LES MOBILISATIONS DES " SANS " DANS LA FRANCE CONTEMPORAINE : L’ÉMERGENCE D’UN " RADICALISME AUTOLIMITÉ " ?
Daniel Mouchard

Cet article cherche à montrer en quoi l’analyse des mobilisations de groupes à faibles ressources dans la France des années 1990 (chômeurs, sans-papiers, mal-logés) peut être révélatrice d’un déplacement des enjeux et des modalités du conflit social. Ce déplacement pourrait s’apparenter au passage d’une visée de renversement de l’ordre social et politique à la mise en œuvre d’un " radicalisme autolimité ", cherchant à susciter des évolutions sociétales profondes, mais sans remise en cause du cadre politique préexistant. On analyse donc dans un premier temps les stratégies de confrontation à l’État mises en œuvres par ces groupes et par leurs soutiens : politisation du rapport de dépendance, usages de l’illégalisme. Cette analyse donne à voir l’émergence d’une valeur de référence spécifique : celle de l’autonomie vis-à-vis des clôtures étatiques. La construction de cet horizon normatif s’accompagne de la formalisation d’un répertoire d’action spécifique : celui de la " désobéissance civique ".  

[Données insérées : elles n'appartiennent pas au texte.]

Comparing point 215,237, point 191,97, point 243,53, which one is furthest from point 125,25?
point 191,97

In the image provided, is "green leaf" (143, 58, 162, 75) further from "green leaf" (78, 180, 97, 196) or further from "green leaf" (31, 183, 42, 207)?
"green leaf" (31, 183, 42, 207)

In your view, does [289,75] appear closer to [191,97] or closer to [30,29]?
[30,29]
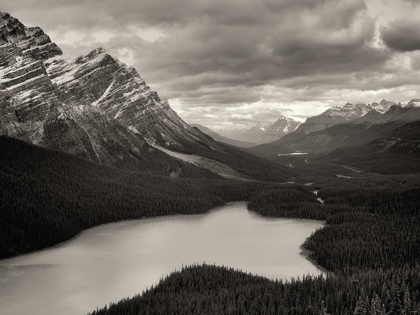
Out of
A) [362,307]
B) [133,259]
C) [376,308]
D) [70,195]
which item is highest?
[70,195]

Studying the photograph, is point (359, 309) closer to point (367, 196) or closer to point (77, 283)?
point (77, 283)

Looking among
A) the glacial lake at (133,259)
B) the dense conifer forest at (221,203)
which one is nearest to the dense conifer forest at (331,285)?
the dense conifer forest at (221,203)

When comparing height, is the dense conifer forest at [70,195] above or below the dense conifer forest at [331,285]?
above

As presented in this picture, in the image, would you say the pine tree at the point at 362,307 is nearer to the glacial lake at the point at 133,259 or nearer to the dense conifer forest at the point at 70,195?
the glacial lake at the point at 133,259

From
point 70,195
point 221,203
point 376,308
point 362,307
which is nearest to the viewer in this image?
point 376,308

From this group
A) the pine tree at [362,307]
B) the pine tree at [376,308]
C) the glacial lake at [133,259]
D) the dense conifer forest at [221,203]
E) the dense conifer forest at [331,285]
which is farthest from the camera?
A: the glacial lake at [133,259]

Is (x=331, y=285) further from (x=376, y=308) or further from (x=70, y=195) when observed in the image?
(x=70, y=195)

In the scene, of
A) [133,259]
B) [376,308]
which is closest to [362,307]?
[376,308]

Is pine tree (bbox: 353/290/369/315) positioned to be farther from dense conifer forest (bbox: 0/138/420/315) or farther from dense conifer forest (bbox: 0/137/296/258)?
dense conifer forest (bbox: 0/137/296/258)

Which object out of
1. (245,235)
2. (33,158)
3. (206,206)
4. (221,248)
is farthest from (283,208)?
(33,158)

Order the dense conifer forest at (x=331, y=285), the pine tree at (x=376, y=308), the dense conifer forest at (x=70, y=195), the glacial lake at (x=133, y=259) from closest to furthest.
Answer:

LA " CONDITION MILITAIRE " : INVENTIONS ET RÉINVENTIONS D’UNE CATÉGORIE D’ACTION PUBLIQUE
Jean Joana
Apparue au début des années 1960, la notion de " condition militaire " désigne à l’origine, pour les acteurs du secteur de la défense, l’ensemble des droits et des obligations incombant à ceux qui exercent l’activité militaire. Depuis, elle n’a cessé de susciter une littérature abondante et de nombreux débats portant sur son contenu, ses frontières ou ses traits distinctifs. Au-delà de la dimension identitaire qu’elle a acquise, la condition militaire apparaît comme une catégorie d’action publique. Les usages qui en sont faits sont tributaires des rapports entre militaires, fonctionnaires et représentants du pouvoir politique. Leur évolution éclaire les logiques de définition des politiques de défense, et des politiques de gestion des personnels des armées françaises, de la fin de la guerre d’Algérie jusqu’aux réformes de professionnalisation des années 1990.